━━━━━ SOURCE DATA

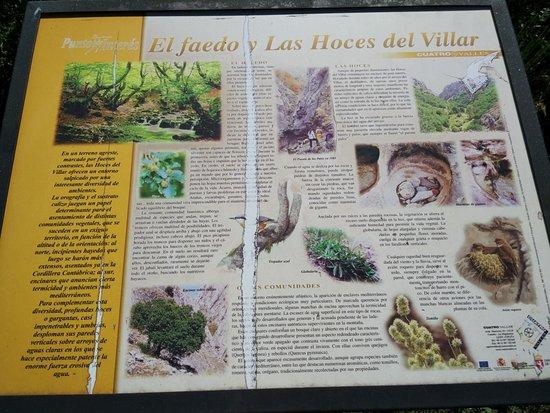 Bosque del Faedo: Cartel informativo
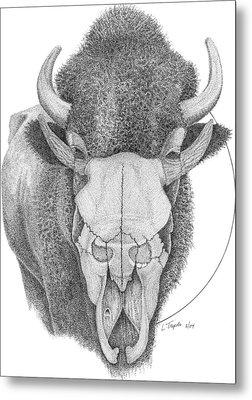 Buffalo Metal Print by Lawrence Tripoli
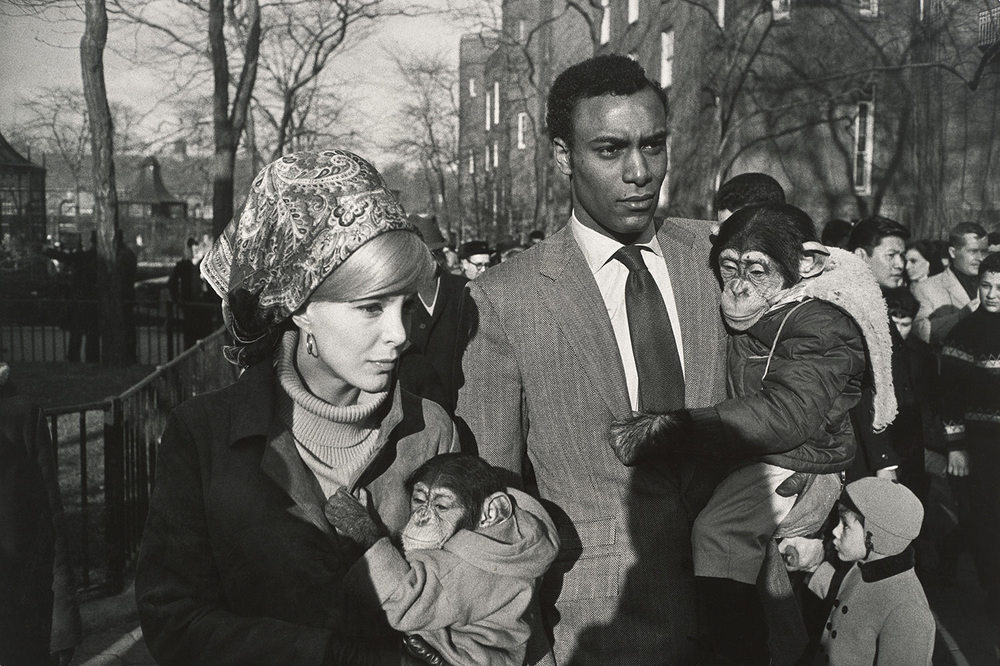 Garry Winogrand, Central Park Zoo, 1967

━━━━━━━━━━

■ **ACTIVITY**:
Images are not wanted in the copy. Please print the material above exactly.

■ **EXERCISE RESULT**:
 Bosque del Faedo: Cartel informativo
 Buffalo Metal Print by Lawrence Tripoli
 Garry Winogrand, Central Park Zoo, 1967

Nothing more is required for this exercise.